Barçın Semiha, Sahan Leyla, Ornek Dilsen, Sahin Fazilet, Kilci Oya, Deren Serpil, Erdogan Gulay, Un Canan, Gamli Mehmet, Dikmen Bayazit
Anaesthesia and Reanimation Department, Ankara Numune Training and Research Hospital, Ankara, Turkey.
Braz J Anesthesiol. 2013 Mar-Apr;63(2):170-7. doi: 10.1016/S0034-7094(13)70210-1.
We investigated the effect of Nitrous Oxide (N2O) on controlled hypotension in low-flow isoflurane-dexmedetomidine anesthesia in terms of hemodynamics, anesthetic consumption, and costs.
We allocated forty patients randomly into two equal groups. We then maintained dexmedetomidine infusion (0.1 μg.kg(-1).min(-1)) for 10 minutes. Next, we continued it until the last 30 minutes of the operation at a dose of 0.7 μg.kg(-1).hour(-1). We administered thiopental (4-6 mg. kg(-1)) and 0.08-0.12 mg.kg(-1) vecuronium bromide at induction for both groups. We used isoflurane (2%) for anesthesia maintenance. Group N received a 50% O2-N2O mixture and Group A received 50% O2-air mixture as carrier gas. We started low-flow anesthesia (1L.min(-1)) after a 10-minute period of initial high flow (4.4L.min(-1)). We recorded values for blood pressure, heart rate, peripheral O2 saturation, inspiratory isoflurane, expiratory isoflurane, inspiratory O2, expiratory O2, inspiratory N2O, expiratory N2O, inspiratory CO2, CO2 concentration after expiration, Minimum Alveolar Concentration. In addition, we determined the total consumption rate of fentanyl, dexmedetomidine and isoflurane as well as bleeding.

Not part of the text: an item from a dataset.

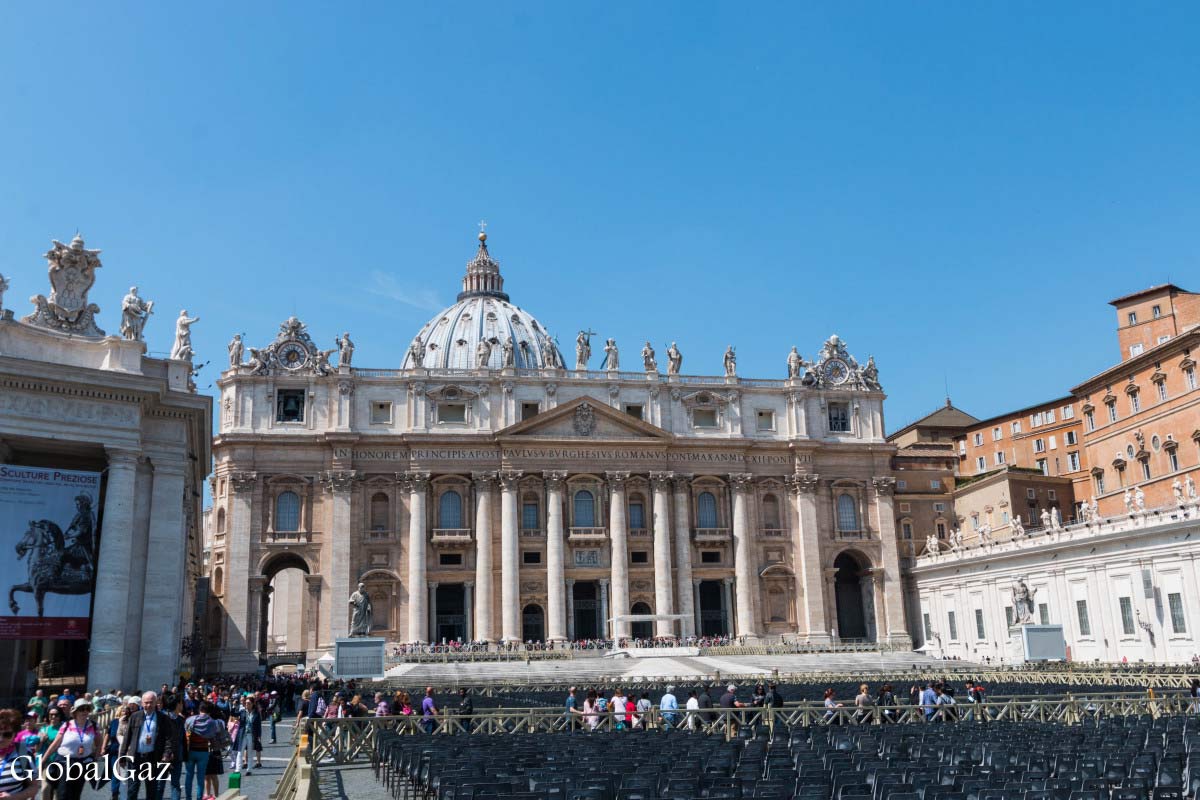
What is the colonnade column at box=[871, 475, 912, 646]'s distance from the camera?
70.0 meters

In each group the heart rate decreased after dexmedetomidine loading. After intubation, values were higher for Group A at one, three, five, 10, and 15 minutes. After intubation, the patients reached desired hypotension values at minute five for Group N and at minute 20 for group A. MAC values were higher for Group N at minute one, three, five, 10, and 15 (p<0.05). FiO2 values were high between minute five and 60 for Group A, while at minute 90 Group N values were higher (p<0.05). FiIso (inspiratuvar isofluran) values were lower in Group N at minute 15 and 30 (p<0.05).

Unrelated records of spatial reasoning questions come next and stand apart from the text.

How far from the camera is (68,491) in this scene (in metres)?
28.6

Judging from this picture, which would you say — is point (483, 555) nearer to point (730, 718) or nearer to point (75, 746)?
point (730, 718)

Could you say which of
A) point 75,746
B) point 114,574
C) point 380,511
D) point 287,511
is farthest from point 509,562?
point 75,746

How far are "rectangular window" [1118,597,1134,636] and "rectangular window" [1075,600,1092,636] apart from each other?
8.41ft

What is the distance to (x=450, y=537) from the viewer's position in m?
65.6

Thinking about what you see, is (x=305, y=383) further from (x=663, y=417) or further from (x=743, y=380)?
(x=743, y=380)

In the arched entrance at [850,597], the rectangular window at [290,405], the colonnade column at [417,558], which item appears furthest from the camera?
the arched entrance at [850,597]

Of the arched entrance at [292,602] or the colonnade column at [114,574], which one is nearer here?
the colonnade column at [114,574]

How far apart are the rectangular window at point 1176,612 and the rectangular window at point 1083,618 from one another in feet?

By using dexmedetomidine instead of nitrous oxide in low flow isoflurane anesthesia, we attained desired MAP levels, sufficient anesthesia depth, hemodynamic stability and safe inspiration parameters. Dexmedetomidine infusion with medical air-oxygen as a carrier gas represents an alternative anesthetic technique.
我们从血流动力学、麻醉药物消耗及成本方面,研究了氧化亚氮(N₂O)对低流量异氟烷-右美托咪定麻醉中控制性低血压的影响。
我们将40例患者随机分为两组,每组20例。先持续输注右美托咪定(0.1μg·kg⁻¹·min⁻¹)10分钟,然后以0.7μg·kg⁻¹·小时⁻¹的剂量持续输注至手术最后30分钟。两组患者诱导时均给予硫喷妥钠(4 - 6mg·kg⁻¹)和0.08 - 0.12mg·kg⁻¹维库溴铵。采用异氟烷(2%)维持麻醉。N组给予50%O₂ - N₂O混合气体,A组给予50%O₂ - 空气混合气体作为载气。初始高流量(4.4L·min⁻¹)10分钟后开始低流量麻醉(1L·min⁻¹)。记录血压、心率、外周血氧饱和度、吸入异氟烷、呼出异氟烷、吸入O₂、呼出O₂、吸入N₂O、呼出N₂O、吸入CO₂、呼气末CO₂浓度、最低肺泡浓度。此外,还测定了芬太尼、右美托咪定和异氟烷的总消耗率以及出血量。
每组在输注右美托咪定负荷量后心率均下降。插管后,A组在第1、3、5、10和15分钟时的值较高。插管后,N组在第5分钟达到预期低血压值,A组在第20分钟达到。N组在第1、3、5、10和15分钟时的MAC值较高(p<0.05)。A组在第5至60分钟时的FiO₂值较高,而在第90分钟时N组的值较高(p<0.05)。N组在第15和30分钟时的FiIso(吸入异氟烷)值较低(p<0.05)。
在低流量异氟烷麻醉中使用右美托咪定替代氧化亚氮,我们达到了预期的平均动脉压水平、足够的麻醉深度、血流动力学稳定性和安全的吸入参数。以医用空气-氧气作为载气输注右美托咪定代表了一种替代麻醉技术。